▶ The request
Starting at the line that contains "Out of the candidates" and continuing through the end of the rows, express each of those rows as one line of a two-column CSV with the headers text and answer. Put each field in quotation marks and replace any line breaks within it with spaces.

▶ Material for the task
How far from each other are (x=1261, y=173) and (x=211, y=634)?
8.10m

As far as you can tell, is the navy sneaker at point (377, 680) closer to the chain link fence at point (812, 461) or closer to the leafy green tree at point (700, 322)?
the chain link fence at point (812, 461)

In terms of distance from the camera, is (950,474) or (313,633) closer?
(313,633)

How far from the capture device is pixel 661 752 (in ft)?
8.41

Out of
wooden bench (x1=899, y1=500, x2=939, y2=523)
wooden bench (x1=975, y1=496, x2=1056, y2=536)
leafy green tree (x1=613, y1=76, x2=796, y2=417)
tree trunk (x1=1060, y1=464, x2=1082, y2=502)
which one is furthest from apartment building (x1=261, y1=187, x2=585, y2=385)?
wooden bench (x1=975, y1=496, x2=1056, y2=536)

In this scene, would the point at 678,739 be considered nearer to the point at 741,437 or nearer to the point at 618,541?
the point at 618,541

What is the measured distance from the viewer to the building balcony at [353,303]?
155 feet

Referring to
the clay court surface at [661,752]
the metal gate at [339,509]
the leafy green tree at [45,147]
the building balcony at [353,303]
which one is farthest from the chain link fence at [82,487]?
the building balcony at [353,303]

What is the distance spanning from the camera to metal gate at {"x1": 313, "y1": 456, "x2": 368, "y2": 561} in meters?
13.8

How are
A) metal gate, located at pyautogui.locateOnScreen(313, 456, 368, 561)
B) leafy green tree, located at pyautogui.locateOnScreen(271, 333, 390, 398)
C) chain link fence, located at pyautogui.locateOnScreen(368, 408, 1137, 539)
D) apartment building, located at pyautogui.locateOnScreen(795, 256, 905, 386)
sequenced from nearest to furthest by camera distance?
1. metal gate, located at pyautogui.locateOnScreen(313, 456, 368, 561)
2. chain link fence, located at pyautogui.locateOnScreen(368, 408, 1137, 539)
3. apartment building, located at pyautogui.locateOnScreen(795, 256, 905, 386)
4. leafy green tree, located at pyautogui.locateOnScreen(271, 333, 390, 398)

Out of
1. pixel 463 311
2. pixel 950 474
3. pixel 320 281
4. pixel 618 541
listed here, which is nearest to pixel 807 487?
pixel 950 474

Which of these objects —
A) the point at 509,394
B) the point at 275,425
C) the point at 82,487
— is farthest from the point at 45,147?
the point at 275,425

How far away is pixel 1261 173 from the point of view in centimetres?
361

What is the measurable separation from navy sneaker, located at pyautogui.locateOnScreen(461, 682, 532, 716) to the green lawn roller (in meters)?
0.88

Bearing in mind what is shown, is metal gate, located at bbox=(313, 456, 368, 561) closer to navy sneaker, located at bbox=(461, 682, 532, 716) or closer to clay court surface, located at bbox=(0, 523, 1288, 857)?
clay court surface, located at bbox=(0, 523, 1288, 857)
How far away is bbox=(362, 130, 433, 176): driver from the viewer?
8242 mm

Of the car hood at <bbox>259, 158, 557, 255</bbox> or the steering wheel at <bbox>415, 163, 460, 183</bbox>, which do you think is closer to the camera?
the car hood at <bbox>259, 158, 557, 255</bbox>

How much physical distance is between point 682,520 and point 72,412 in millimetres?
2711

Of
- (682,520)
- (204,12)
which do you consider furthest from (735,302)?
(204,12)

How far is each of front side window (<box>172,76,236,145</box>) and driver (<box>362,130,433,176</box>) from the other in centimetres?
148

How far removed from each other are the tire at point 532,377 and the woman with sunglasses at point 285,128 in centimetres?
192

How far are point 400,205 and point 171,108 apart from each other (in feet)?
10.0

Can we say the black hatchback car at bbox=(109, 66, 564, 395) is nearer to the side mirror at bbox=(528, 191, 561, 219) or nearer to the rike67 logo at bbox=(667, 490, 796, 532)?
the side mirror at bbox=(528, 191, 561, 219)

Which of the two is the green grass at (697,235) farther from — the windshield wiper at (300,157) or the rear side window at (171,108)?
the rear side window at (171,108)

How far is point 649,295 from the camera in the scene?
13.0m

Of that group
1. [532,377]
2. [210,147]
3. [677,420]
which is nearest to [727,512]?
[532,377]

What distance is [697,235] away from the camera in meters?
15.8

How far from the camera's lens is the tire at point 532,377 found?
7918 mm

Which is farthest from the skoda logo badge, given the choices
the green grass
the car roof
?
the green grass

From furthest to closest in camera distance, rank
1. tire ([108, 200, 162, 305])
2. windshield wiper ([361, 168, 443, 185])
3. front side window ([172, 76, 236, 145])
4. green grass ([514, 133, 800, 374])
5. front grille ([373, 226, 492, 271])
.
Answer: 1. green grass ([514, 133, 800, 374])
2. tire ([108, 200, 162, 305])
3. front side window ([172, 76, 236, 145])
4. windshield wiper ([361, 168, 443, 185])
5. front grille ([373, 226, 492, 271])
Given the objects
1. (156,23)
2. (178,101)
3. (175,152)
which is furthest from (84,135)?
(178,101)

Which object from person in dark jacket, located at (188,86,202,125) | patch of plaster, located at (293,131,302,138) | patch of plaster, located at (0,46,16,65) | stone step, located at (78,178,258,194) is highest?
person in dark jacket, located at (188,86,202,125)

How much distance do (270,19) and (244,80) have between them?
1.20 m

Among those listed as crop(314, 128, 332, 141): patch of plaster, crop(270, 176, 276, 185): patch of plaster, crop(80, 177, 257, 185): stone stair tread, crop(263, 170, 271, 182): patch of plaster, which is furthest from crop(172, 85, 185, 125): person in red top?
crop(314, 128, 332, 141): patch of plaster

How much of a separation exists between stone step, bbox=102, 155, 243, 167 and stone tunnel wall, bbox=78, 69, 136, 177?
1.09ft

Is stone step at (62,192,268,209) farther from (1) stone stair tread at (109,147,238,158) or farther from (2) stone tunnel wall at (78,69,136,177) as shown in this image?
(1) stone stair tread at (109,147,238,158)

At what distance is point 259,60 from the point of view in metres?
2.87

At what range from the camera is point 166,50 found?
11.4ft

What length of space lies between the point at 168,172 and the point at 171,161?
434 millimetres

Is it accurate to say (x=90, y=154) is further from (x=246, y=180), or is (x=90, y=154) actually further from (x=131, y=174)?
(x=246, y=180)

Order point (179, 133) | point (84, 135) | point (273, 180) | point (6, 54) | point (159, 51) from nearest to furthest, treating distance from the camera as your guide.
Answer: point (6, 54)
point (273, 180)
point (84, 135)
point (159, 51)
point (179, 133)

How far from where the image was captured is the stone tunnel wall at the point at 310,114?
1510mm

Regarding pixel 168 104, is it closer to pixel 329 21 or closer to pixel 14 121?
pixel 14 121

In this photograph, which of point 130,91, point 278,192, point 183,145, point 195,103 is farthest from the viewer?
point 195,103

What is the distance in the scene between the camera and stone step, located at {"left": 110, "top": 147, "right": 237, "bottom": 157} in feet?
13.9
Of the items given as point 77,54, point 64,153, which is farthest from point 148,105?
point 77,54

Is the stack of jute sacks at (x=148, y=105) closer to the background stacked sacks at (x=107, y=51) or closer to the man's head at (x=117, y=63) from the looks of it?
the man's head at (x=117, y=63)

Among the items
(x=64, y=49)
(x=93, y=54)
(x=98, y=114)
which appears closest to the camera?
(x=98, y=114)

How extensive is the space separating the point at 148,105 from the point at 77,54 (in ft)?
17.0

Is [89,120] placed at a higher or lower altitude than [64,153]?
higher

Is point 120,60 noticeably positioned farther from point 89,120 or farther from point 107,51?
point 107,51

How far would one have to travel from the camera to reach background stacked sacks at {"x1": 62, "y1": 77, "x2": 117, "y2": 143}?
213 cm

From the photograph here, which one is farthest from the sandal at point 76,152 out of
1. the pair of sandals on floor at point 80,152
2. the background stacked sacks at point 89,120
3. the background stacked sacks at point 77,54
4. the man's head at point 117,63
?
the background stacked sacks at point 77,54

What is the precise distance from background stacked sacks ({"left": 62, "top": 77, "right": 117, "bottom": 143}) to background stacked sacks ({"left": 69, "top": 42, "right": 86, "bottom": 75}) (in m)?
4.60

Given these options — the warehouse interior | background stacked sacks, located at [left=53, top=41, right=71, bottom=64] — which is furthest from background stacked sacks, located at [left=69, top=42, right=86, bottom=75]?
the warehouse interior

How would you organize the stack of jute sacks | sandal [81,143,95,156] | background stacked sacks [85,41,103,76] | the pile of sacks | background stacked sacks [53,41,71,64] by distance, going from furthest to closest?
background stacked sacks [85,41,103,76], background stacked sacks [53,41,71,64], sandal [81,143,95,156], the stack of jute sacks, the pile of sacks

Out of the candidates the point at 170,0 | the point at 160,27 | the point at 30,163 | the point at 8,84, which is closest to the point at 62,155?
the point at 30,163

▶ Reply to the exercise
text,answer
"Out of the candidates the point at 170,0 | the point at 160,27 | the point at 30,163 | the point at 8,84, which is closest to the point at 62,155?","the point at 30,163"